First, a little bit of background. Pressi is a social media mashup page that takes the content a user posted across a variety of social media networks and creates a “Flipboard” style web page to showcase it. At launch, we had a simple cron job that would run every hour and pull new data for each of our users. Over time, we migrated to a task system that let us run these retrieval tasks in parallel and split across multiple machines. Using this approach, we were able to scale well and handle the increased volume but our hosting costs saw a big jump so we went looking for a solution.
Luckily for us, we tracked the history of each social network data pull (containing user, network, datetime, and # of items pulled) and doing a quick query told us that close to 92% of our requests resulted in no data being retrieved. The intuition behind this is that most people will not be posting on every social network every hour. By eliminating these calls we’d be able to drastically cut our hosting costs.
This analysis got us thinking about the ideal case which is for us to pull a moment immediately after it’s posted. One way to achieve it was to leverage the push updates that some of the social networks supported but we wanted to find a more general way that could tell us when we should pull the data for a particular user/network pair.
To figure this out, we looked at another distribution: the average number of moments shared by a user on a network per day. This let us look at the number of users who were extremely active on social media down to the users that pretty much only had accounts. We then dumped this data into Excel in order to come up with ranges that we’d use to segment our user/network pairs in order to see how often we should attempt to pull their data. For example, a user that on average posted 20 updates a day on Facebook would have their Facebook data pulled every 4 hours but a user who posted on Instagram less than once a day would have their data pulled once a day. This also gave us a way to estimate how many fewer calls we’d need to make compared to what we were currently doing and therefore approximate the cost savings. The result of this update was that we dropped the number of useless requests from ~92% to just over 40%. This was by no means perfect but gave us improvement we needed. An additional update we modeled out but but didn’t get a chance to implement was to look at day of week and hourly patterns in order to identify when users were actually posting rather than treat every day and hour the same way. The data clearly showed that users had well defined schedules which would have led to another nice improvement.

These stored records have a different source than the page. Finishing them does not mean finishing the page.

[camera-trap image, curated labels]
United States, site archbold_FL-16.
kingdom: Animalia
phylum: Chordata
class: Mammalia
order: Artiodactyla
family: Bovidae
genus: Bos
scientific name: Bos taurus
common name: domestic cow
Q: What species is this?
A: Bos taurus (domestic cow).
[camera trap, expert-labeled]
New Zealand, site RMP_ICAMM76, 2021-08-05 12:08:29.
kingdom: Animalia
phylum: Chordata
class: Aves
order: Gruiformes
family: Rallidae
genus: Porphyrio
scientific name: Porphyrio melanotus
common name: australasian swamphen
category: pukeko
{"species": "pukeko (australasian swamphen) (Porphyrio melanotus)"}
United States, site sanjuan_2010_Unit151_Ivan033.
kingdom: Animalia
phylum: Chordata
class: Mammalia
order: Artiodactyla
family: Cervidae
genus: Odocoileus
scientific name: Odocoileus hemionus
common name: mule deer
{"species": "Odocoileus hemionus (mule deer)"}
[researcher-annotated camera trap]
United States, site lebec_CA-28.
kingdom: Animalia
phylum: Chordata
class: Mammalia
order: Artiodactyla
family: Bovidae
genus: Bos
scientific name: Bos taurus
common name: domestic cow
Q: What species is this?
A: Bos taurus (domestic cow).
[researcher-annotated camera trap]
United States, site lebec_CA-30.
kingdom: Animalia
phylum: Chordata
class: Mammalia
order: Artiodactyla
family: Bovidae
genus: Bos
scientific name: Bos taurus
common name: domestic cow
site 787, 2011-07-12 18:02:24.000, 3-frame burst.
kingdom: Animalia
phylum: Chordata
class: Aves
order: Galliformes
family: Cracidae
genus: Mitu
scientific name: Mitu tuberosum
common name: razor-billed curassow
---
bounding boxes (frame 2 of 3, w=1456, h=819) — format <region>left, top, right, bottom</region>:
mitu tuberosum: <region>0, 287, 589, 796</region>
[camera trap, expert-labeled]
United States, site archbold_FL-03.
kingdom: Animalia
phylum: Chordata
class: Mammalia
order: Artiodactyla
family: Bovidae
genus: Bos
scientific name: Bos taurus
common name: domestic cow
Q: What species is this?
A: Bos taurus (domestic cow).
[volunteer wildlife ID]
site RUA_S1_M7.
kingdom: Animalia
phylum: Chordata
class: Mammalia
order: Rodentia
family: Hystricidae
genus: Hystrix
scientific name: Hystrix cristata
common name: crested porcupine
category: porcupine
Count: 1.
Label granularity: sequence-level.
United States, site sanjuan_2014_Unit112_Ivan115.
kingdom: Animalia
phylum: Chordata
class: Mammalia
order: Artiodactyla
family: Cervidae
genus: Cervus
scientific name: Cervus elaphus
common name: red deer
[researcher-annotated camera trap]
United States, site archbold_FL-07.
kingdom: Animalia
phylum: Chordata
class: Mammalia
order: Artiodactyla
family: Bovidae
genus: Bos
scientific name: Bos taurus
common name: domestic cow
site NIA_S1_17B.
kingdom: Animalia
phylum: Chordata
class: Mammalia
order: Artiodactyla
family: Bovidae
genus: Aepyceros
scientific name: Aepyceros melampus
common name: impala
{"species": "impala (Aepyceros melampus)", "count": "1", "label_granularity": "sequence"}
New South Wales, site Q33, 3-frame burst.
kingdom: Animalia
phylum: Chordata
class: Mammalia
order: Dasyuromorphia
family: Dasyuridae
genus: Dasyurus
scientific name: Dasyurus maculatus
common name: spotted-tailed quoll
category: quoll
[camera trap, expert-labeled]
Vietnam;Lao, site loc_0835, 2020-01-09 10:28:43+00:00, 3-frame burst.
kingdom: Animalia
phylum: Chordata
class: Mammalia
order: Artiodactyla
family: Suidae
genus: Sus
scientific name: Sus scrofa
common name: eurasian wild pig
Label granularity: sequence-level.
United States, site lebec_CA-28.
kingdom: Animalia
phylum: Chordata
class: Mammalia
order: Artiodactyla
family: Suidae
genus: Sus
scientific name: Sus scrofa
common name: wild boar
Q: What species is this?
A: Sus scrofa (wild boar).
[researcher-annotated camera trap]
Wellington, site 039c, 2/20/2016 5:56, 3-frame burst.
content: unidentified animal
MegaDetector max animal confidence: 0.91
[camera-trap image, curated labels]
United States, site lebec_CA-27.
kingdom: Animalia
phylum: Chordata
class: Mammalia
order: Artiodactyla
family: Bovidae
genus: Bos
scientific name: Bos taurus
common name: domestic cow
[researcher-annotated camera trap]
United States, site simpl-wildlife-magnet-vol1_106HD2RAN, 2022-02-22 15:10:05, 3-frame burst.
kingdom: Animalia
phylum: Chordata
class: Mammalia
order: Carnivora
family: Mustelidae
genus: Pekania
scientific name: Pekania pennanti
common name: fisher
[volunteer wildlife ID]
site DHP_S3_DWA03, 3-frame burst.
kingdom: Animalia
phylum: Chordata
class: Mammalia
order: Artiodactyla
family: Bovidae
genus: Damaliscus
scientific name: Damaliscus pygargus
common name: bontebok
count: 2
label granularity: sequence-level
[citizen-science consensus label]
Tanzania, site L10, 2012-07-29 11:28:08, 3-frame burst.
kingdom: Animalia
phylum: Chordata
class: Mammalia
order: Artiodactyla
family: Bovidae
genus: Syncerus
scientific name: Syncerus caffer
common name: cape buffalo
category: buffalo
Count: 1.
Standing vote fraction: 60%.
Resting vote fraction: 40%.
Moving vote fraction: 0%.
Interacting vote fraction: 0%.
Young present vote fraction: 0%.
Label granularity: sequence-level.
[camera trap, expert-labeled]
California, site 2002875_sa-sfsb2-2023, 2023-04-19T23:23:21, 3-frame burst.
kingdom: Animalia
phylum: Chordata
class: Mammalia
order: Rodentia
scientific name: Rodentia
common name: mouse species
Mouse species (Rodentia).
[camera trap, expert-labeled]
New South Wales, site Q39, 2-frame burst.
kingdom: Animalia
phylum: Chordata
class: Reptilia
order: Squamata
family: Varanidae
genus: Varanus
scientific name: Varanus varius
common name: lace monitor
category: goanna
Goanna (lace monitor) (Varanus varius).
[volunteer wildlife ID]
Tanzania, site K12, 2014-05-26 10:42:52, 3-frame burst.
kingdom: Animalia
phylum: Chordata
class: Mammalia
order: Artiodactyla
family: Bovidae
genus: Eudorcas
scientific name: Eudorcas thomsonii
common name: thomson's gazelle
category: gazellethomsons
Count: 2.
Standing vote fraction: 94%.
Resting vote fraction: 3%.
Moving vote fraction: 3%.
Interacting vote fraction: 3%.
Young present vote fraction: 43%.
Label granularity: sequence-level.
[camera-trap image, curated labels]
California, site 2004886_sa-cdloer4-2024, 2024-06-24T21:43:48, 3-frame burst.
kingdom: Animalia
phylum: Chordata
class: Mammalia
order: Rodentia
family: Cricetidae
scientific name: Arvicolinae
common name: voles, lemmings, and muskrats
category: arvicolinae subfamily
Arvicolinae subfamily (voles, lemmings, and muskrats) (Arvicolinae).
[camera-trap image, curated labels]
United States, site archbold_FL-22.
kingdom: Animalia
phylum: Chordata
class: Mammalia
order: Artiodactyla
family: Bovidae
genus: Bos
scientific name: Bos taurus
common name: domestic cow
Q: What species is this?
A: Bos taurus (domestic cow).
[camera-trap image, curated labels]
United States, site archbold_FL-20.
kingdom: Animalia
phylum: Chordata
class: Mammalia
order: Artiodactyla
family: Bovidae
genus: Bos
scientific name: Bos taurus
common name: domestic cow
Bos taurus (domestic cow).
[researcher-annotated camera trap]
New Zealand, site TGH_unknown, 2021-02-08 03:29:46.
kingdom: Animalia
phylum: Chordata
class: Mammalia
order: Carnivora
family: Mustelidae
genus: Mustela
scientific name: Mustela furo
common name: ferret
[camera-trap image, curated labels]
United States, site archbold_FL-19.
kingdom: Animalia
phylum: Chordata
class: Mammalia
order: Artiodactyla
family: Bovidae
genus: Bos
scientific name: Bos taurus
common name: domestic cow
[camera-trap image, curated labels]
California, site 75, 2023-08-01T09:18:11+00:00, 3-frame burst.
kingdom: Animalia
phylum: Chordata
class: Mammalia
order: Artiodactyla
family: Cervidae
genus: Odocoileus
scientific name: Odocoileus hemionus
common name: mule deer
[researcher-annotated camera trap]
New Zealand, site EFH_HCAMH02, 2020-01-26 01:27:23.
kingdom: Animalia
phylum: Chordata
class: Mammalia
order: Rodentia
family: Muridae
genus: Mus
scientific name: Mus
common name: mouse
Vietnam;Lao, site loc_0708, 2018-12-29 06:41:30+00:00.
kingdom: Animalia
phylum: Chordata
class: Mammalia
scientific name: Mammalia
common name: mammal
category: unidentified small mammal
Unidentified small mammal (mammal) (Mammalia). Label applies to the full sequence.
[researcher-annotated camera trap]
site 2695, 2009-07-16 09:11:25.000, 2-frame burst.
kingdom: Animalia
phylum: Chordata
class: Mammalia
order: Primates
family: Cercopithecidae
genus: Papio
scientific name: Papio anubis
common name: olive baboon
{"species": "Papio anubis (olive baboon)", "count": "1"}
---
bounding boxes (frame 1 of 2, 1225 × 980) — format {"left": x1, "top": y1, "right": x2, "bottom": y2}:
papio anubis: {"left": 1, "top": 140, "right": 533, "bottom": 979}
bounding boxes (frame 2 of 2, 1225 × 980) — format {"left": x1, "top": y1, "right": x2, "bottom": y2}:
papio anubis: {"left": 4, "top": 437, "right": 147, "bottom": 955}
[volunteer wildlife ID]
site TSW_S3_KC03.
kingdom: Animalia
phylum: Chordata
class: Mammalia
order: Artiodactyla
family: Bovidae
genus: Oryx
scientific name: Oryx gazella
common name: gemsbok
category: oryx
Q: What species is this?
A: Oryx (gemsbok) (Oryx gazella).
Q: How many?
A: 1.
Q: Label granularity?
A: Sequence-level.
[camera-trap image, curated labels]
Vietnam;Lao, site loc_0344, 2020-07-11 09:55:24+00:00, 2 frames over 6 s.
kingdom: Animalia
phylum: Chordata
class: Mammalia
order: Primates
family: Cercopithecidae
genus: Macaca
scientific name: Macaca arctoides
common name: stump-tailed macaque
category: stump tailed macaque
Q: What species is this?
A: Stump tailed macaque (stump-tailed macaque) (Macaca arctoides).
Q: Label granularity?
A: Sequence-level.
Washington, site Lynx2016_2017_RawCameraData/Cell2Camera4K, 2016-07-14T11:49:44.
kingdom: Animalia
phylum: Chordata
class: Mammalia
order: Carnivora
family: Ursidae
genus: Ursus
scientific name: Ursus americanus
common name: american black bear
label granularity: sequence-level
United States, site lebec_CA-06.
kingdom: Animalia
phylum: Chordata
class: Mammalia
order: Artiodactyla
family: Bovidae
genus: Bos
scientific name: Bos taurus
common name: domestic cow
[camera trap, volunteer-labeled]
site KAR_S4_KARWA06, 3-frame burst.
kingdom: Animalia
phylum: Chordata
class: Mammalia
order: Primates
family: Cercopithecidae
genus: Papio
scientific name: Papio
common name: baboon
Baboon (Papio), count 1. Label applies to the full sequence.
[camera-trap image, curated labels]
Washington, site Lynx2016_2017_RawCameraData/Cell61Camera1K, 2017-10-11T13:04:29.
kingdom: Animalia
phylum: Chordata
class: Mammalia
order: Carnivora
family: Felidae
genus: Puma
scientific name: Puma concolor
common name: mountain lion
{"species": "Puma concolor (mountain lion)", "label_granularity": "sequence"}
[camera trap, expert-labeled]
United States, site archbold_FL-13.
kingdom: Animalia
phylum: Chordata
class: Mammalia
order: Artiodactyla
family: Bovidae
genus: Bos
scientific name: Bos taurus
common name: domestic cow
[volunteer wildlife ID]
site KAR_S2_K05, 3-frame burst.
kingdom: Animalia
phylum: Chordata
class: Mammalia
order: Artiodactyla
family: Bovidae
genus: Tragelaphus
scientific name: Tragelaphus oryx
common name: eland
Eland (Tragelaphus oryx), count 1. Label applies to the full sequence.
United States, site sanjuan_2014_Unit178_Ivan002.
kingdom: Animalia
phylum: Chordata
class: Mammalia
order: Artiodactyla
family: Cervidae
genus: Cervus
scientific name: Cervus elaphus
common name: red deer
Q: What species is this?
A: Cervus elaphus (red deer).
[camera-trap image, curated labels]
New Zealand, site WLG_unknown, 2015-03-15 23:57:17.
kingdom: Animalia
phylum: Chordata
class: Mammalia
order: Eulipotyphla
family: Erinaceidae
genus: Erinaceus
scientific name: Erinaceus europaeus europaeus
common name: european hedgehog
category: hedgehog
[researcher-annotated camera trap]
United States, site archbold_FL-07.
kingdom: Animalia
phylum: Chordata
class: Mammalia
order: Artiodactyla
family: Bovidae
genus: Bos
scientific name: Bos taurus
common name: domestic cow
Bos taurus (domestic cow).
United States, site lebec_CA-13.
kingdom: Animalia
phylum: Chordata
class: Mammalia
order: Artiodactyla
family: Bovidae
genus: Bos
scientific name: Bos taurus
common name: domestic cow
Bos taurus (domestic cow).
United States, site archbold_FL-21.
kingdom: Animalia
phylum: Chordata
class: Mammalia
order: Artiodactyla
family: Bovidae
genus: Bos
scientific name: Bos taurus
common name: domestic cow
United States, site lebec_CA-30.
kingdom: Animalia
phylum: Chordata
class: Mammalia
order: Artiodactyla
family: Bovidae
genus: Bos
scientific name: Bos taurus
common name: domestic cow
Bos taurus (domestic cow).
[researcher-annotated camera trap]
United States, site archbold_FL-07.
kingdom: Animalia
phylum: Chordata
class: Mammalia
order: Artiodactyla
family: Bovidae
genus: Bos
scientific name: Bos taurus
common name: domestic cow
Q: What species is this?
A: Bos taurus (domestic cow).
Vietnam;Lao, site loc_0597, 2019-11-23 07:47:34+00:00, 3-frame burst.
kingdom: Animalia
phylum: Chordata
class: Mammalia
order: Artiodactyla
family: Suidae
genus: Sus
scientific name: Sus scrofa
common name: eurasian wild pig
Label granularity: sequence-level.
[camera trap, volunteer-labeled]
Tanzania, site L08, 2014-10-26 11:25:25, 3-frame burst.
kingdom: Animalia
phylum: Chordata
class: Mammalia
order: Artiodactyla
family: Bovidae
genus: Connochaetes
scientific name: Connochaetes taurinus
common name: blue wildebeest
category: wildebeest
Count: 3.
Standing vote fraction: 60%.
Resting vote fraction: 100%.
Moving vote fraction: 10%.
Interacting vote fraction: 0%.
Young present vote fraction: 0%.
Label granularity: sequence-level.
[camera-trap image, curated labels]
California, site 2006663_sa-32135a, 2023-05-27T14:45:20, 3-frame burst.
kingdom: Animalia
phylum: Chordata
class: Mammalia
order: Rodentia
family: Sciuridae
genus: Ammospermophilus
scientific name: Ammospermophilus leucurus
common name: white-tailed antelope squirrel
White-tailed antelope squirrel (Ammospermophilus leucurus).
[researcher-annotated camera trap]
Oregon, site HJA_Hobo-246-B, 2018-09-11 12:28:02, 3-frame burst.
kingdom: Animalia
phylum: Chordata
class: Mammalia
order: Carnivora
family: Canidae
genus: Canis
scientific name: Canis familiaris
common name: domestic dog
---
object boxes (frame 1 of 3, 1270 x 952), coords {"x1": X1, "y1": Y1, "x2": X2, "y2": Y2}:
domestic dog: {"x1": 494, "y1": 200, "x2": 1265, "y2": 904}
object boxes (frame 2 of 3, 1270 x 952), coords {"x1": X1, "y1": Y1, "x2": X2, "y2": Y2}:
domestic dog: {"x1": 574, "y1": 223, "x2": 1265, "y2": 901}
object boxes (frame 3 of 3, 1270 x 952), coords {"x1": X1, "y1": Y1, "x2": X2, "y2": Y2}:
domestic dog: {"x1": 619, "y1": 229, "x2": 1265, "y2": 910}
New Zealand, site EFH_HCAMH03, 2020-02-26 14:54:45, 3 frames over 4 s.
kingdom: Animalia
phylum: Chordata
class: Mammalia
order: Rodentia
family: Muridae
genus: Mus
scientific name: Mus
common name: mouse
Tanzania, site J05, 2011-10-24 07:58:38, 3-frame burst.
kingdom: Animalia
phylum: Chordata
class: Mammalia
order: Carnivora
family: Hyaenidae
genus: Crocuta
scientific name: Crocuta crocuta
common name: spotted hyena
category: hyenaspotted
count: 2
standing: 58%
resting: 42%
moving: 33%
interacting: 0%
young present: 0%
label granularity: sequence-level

The key lesson here was that we started by leveraging the data we collected to identify the major cause of our cost increase and then identified the metric we wanted to optimize. In our case it was to reduce the volume of empty requests we were making while making sure that we did not significantly increase the average number of moments that were retrieved for non empty calls. Otherwise, we could make 1 request a week for each user/network which would pretty much drop the number of useless requests to zero but blow up the number of average moments retrieved per call. We could have chosen a variety of other metrics but went with this one since it was intuitive, easy to model, and easy to test. The other neat property is that it’s self correcting so if a user changes their behavior on a particular network we’d shift them into another bucket.
None of the math we used was very complicated and although we tried playing around with a few statistical distributions to model out the user posting behavior we ended up quickly abandoning those when we saw the impact we’d get from a simple approach. I’d bet that almost every code base has something that can be improved with a little bit of mathematical analysis.